Get ready to go back in time and experience everything from topless Watusi clubs, hidden cameras, Hollywood strippers, human trafficking, and other things that your mother doesn't want you to see. Get a personal glimpse at the bizarre world of sex and macabre through these four features that show you the dark side of humanity. The films each jump around from one taboo subject to the next, and have no shortage of graphic nudity, and unnerving violence that is sure to make your senses tingle.

Ecco (1963) - Directed by Gianni Proia, George Sanders narrates clips of reindeer being castrated, native tribes doing grotesque things... and of course karate and roller-derby footage. Most famously, Ecco features footage from the last performance at France's notorious Theatre du Grand Guignol.

The Forbidden (1966) - From directors Benjamin Andrews and Lee Frost, The Forbidden is a more sexual feature. Highlights include a very racy martial arts school film where two women are almost raped, an underground lesbian club in Geneva, a portable topless bar, and various strip acts from different parts of the globe.
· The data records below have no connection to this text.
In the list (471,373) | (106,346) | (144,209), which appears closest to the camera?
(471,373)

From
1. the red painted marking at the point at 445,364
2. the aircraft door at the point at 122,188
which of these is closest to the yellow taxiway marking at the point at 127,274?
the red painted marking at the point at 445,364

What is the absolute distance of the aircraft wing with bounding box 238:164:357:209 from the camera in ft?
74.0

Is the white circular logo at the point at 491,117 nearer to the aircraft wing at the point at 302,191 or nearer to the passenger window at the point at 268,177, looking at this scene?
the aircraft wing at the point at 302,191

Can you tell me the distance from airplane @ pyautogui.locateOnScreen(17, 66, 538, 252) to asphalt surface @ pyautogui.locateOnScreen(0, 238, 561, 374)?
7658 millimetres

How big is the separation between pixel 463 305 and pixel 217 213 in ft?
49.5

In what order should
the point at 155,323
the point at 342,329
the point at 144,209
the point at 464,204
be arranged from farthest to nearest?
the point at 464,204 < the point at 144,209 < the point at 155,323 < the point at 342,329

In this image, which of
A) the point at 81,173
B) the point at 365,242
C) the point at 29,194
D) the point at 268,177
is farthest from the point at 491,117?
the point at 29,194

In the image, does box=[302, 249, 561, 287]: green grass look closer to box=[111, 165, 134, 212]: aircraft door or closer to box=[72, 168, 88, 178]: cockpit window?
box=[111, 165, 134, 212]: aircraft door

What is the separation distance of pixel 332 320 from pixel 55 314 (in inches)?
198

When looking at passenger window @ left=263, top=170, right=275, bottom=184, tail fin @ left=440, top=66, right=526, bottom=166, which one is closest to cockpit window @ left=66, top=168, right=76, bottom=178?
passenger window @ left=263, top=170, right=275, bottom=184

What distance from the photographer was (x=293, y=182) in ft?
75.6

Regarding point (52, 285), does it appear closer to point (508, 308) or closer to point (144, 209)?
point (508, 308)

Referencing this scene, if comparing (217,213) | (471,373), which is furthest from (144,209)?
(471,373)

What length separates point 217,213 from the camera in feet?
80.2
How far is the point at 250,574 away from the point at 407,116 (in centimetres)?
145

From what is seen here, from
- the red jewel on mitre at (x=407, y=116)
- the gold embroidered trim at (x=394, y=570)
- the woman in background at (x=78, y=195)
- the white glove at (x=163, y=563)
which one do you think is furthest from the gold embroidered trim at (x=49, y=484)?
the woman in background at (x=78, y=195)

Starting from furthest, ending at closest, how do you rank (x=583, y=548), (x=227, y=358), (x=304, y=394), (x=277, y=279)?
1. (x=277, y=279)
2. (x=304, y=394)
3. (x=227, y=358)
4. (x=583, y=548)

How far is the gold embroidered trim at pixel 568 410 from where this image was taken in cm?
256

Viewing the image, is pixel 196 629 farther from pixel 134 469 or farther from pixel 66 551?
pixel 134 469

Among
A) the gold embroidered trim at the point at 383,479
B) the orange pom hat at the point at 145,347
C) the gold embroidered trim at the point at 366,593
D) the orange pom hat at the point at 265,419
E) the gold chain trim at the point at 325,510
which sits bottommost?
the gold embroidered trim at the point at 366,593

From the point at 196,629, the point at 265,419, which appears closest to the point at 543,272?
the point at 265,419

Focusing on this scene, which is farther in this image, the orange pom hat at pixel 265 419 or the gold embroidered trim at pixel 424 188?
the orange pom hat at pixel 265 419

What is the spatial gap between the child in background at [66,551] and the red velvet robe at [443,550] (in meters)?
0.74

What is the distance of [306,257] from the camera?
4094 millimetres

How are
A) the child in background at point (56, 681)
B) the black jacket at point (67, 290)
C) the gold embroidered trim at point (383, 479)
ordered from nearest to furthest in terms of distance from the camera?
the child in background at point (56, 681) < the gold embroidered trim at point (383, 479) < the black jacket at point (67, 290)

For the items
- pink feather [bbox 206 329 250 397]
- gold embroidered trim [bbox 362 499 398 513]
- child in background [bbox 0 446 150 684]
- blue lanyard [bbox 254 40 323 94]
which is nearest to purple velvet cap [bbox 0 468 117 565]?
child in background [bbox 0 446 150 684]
Mondo Bizarro (1966) - Directed by Lee Frost, Mondo Bizarro starts in a women's dressing room in a secret backroom of a lingerie shop. From there, we travel to a Kyoto massage parlor, the mailroom at Frederick's of Hollywood, an Australian who sticks nails through his skin and eats glass. From here, we see the art and peace scene in Los Angeles at the time, an Easter week with vacationing college students on Balboa Island, a German audience enjoying a Nazi sadism play, and, with the help of powerful military lenses, we get to spy on a Lebanese white-slavery auction.

Mondo Freudo (1966) - released the same year and again directed by Lee Frost, Freudo explores bizarre sexual practices from the world over. Some highlights include Tijuana strippers, Asian sex shows, British prostitutes, New York Devil Worshippers, and a Mexican slave market.

These films have been restored in 1080p high definition with their original 1.66:1 full frame aspect ratios and 2.0 English Mono mixes, and definitely look better than they ever have before. While the source material has shown some wear and tear over the years, you feel as if you are stepping into a time machine watching these films, all of which have been scanned in 4K from the original Something Weird 35mm vault negatives.

Special Features For Ecco and Forbidden:

The Bandit - Producer David Goldstein remembers Bob Cresse

I Want More - Short Film

and an Ecco Trailer

Special Features for Mondo Bizarro/Mondo Freudo:

Audio Commentary with Johnny Legend and Eric Caidin

The Cadaver is Infinity - Bob Cresse, Lee Frost and the Birth of American Mondo - Interview with Chris Poggiali

and a Trailer

Finally, Room 304 (2011) is a foreign sexual thriller that centers around a Copenhagen hotel where different stories intersect. Revenge. Sex. Murder. Meeting at these different hotel rooms, secrets are exposed and the cruel and dramatic nature makes for a depressing tale overall.

The film stars Mikael Birkkjaer, Stine Stengade, David Dencik, Luan Jaha, Ariadna Gil, and Lourdes Faberes to name a few. The film is directed by Birgitte Staermose and written by Kim Fupz Aakeson.

Presented in standard definition on DVD with an anamorphic widescreen aspect ratio of 1.85:1 and a lossy Dolby Digital German 2.0 Stereo mix, the film looks and sounds fine for the format. Subtitles are in English, German, and Danish depending on your territory. Compression issues aside (especially when comparing directly to HD), the film is nicely shot and cut and doesn't look terrible on the aging format. It has a kind of voyeuristic feel that almost makes you feel like you're a fly on the wall watching the story take place that I liked.

No extras with the exception of a trailer reel of other titles from Film Movement.

Room 304 is an interesting film with some good performances and interesting characters. While a bit too dramatic at times for my personal taste, it has plenty of twists and turns to keep it engaging.